Inquiry dumps on NT
THE Senate inquiry into laws which could put a nuclear waste dump in the Northern Territory has recommended the new legislation be passed.
But the inquiry's report was immediately criticised as "an unbalanced and closed-minded justification for a foregone conclusion" by one of the committee members.
The majority report of the Senate Legal and Constitutional Affairs Committee said it was "not its role" to look at whether Aboriginal traditional owners had been properly consulted to get their consent for using the land.
It said the dispute over consent should be worked out in court or though "a mechanism that is competent to resolve such disputes between groups of traditional owners".
But it said it did not have enough evidence to make decisions on the issue.
The committee did not have access to a secret anthropological report from the Northern Land Council on who has control of the land.
It was inquiring into laws introduced by Resources Minister Martin Ferguson which set up Muckaty Station near Tennant Creek as the site for the dump.
The new National Radioactive Waste Management Bill is closely modelled on Howard Government legislation which the Rudd Government had promised to overturn.
The Government-dominated committee is chaired by Territory Senator Trish Crossin and is made up of three Labor Senators, two Liberal and one Green.
Its report said the minister should organise consultations with all parties affected "following the selection of a site".
Greens Senator Scott Ludlam wrote a dissenting report which said the report was a foregone conclusion and criticised the way permission to use Muckaty had been handled.
Senator Ludlam criticised the Bill for its "heavy handed" overriding of Territory and Aboriginal heritage protection laws, and the reliance on secret documents for the nomination of Muckaty.
"(The Government) has set itself up for a divisive and entirely avoidable confrontation with a community unwilling to host the nation's radioactive waste," he said.

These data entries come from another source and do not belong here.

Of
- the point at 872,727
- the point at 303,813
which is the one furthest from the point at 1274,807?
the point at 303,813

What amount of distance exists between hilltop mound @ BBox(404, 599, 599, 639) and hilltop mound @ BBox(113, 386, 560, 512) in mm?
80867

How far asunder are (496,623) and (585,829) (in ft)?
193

"A significant number of Aboriginal people with traditional obligations to the lands in question do not believe their views are being accurately represented by ... the Northern Land Council.

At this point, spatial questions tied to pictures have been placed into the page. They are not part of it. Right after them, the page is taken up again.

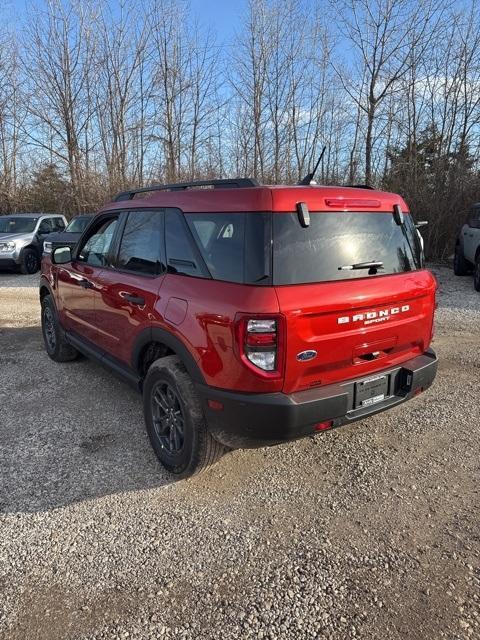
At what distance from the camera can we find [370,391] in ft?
9.32

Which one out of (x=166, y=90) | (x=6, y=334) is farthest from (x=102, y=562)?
(x=166, y=90)

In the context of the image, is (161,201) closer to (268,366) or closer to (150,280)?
(150,280)

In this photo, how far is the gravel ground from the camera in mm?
2078

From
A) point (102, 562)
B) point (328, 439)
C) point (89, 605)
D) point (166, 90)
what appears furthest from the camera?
point (166, 90)

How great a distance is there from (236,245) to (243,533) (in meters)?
1.64

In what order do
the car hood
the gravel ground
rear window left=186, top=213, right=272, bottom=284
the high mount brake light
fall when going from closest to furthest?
1. the gravel ground
2. rear window left=186, top=213, right=272, bottom=284
3. the high mount brake light
4. the car hood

"Their repeated and eloquent invitations for Minister Ferguson to visit their land have been ignored, over a period of several years.
"This deeply flawed Bill has been strongly criticised throughout this inquiry by the majority of submitters, and has no place on the Australian statute books."
He said the minister was given too much discretion with too little transparency, with the power over site selection completely in his hands and no process to deciding on a site.
Other than more consultation, the committee made no major recommendations on amendments to the Bill. It said an objects clause should be inserted as should an explanation of the minister's "absolute discretion" on site selection.
"The committee is confident that a purpose-built facility, subject to appropriate regulation and oversight in relation to all facets of its operation, will represent a significantly better and safer approach to the current arrangements for the management of radioactive waste in Australia," it said.